Informação é avançada pelo SNIAC, numa nota a relembrar a proibição de fotocopiar o Cartão Nacional de Identificação, CNI, como forma de proteger os dados dos utentes
O Sistema Nacional de Identificação e Autenticação Civil, SNIAC, anunciou ontem que Cabo Verde já emitiu mais de 300 mil CNI e 260 mil Passaportes Eletrónicos, PEC, numa nota a relembrar que é proibido por lei fotocopiar o Cartão Nacional de Identificação dos utentes, como forma de proteger os dados dos mesmos.
“Já emitimos cerca de 300.510 CNI, 260.280 PEC e 1278 títulos de residência para estrangeiros, TRE, dados do 2.º trimestre de 2018 apurados a 12/07/2022”, lê-se na nota.
O CNI, recorde-se, foi lançado em 23 de janeiro de 2018. Além das funções de identificação, permitiu juntar outros números e dados, como o de contribuinte fiscal e o de previdência social. Por outro lado, o PEC começou a ser emitido em janeiro de 2016.
Relativamente sobre fotocopiar o CNI, o SNIAC alerta que é proibido, por Decreto-Lei nº19/2014, de 17 de março, fotocopiar o CNI sem consentimento do titular/dono. Também o é, por Decreto-Lei nº20/2014, de 17 de março, em relação ao TRE.
“Por isso, as instituições devem preparar-se, mudando procedimentos internos (as vezes basta alterar formulários antigos que exigem cópia), de modo a evitar fotocópia.

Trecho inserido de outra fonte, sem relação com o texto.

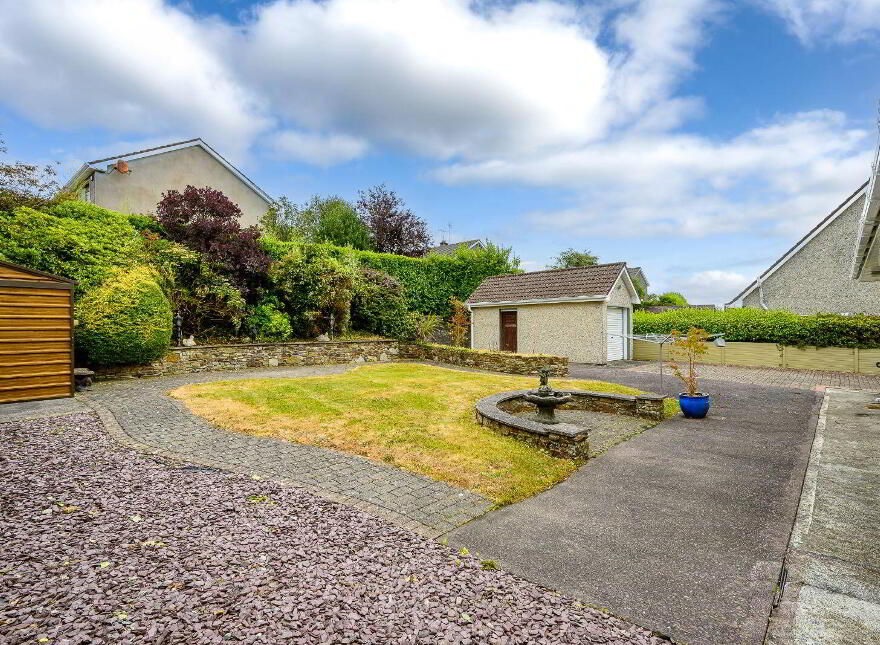 21 Nova Court, Ballea Road, Carrigaline, P43XA33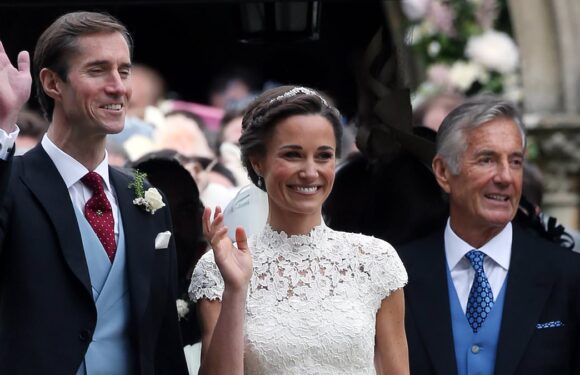 The rape charges hanging over Pippa Middleton's father-in-law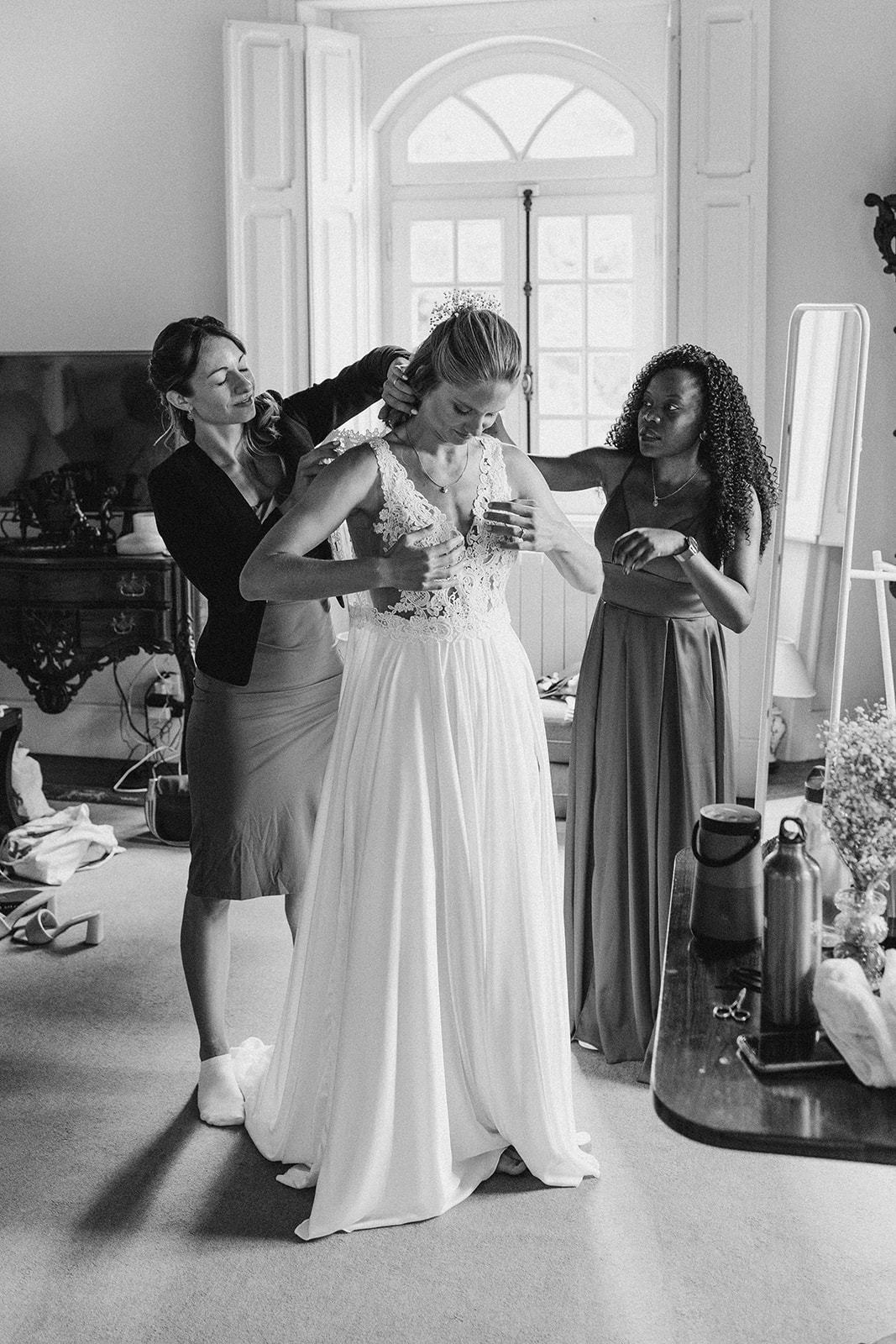 casamento na Quinta do Convento da Visitação - Páteo Velho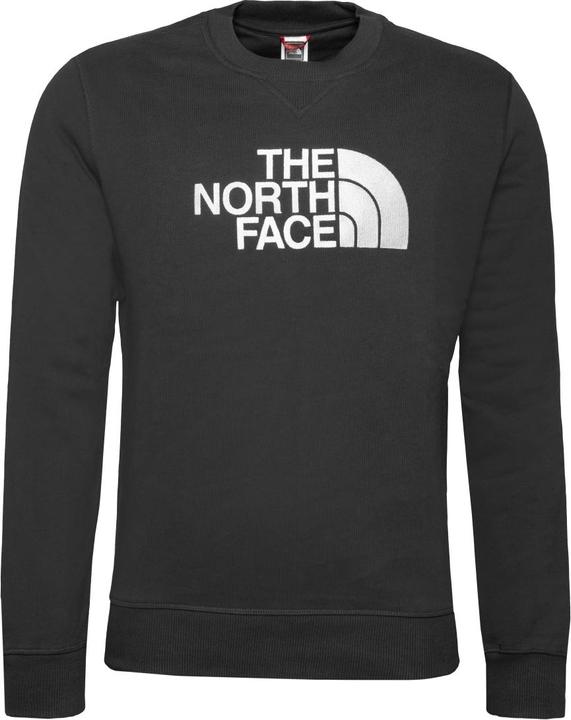 Produktbild North Face Drew Peak Crew Sweatshirt Herren (S)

É preciso respeitar o direito do cidadão em não permitir cópia dos seus dados pessoais”, avança a SNIAC sublinhando que essa lei trás várias vantagens para os utentes e para as instituições.
“Os ganhos são muitos. Para o cidadão: é mais segurança, mais proteção dos seus dados pessoais e preservação da sua identidade (um bem para ele fundamental); é menos custo com fotocópia; e menos canseira, pois não terá de sair de uma fila para fazer cópia e voltar, etc. Para as instituições: é menos custo com gestão de arquivos físicos; mais agilidade/rapidez na prestação de serviços ao utente (passa a atender mais, mais produtividade), tem possibilidade de registar dados em formato digital, isso facilita o processamento ou derivação de informações relevantes, etc.”, escreve.